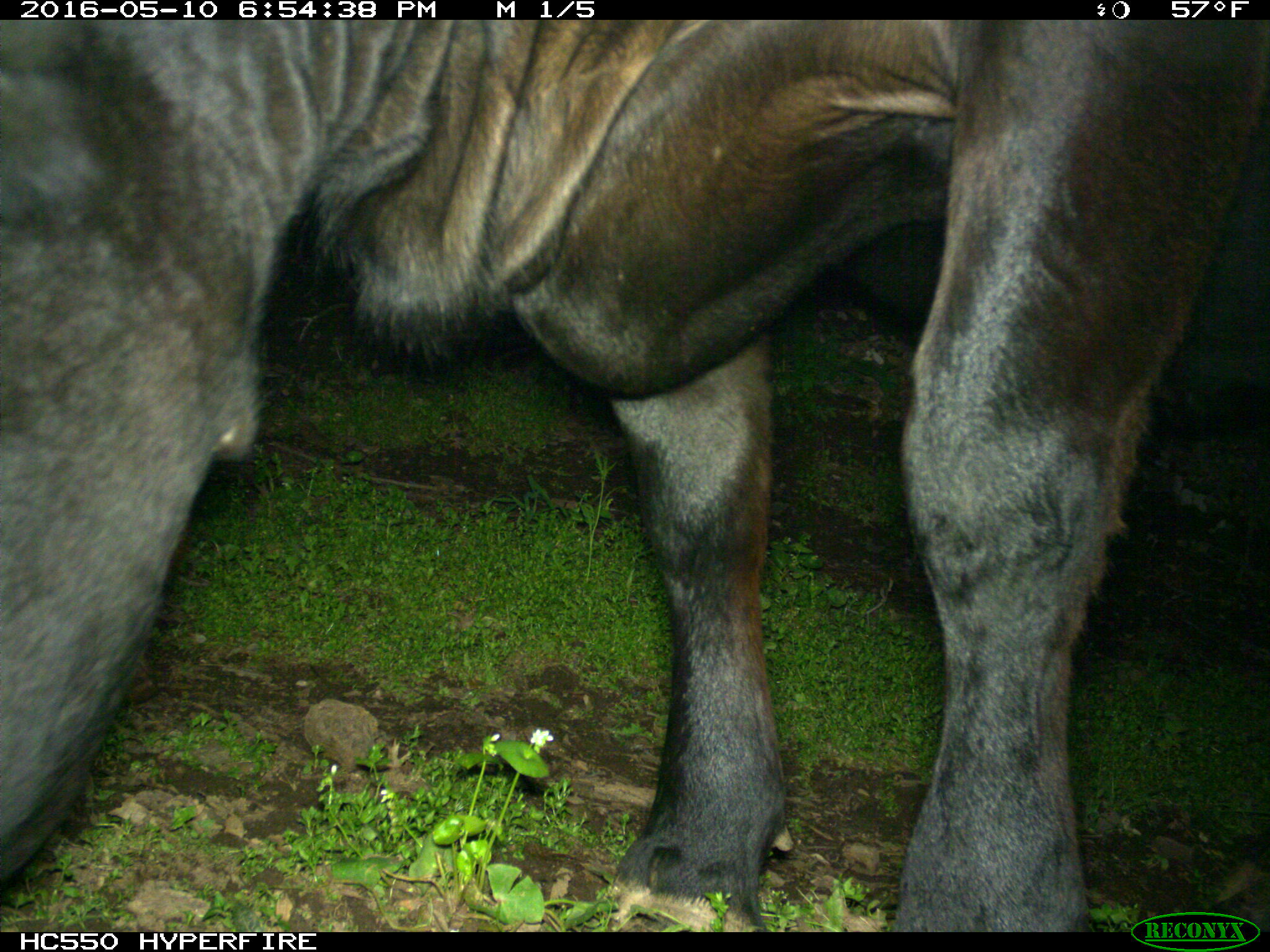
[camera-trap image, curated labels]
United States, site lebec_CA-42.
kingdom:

^^^^^^^^^^^^^^^^

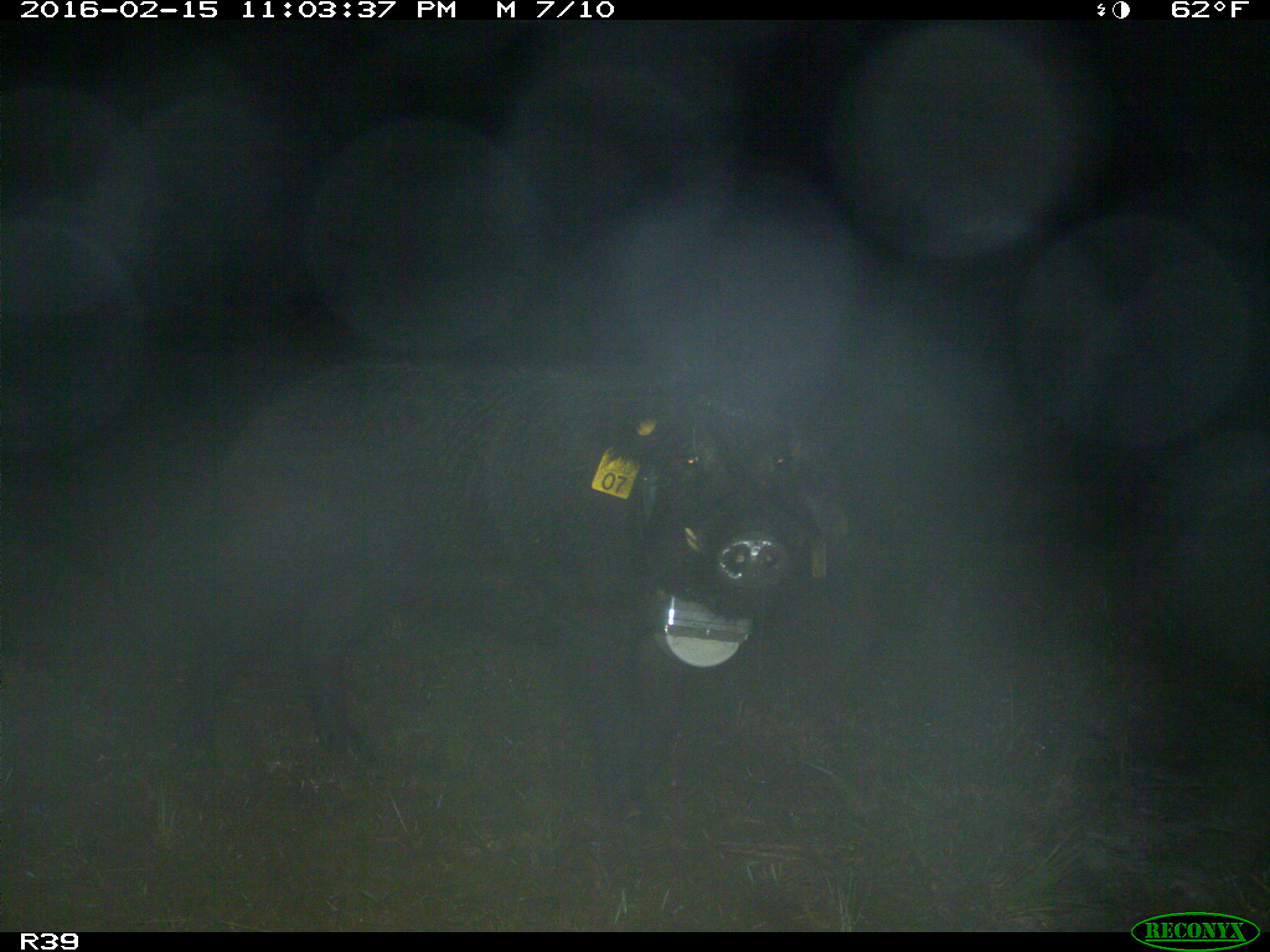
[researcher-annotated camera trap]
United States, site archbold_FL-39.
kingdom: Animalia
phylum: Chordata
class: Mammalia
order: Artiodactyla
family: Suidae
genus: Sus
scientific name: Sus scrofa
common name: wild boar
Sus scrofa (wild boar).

^^^^^^^^^^^^^^^^

ABOUT THIS EXERCISE: In the material, find each line with the word "United" and list it.

OUTPUT OF THE EXERCISE:
United States, site lebec_CA-42.
United States, site archbold_FL-39.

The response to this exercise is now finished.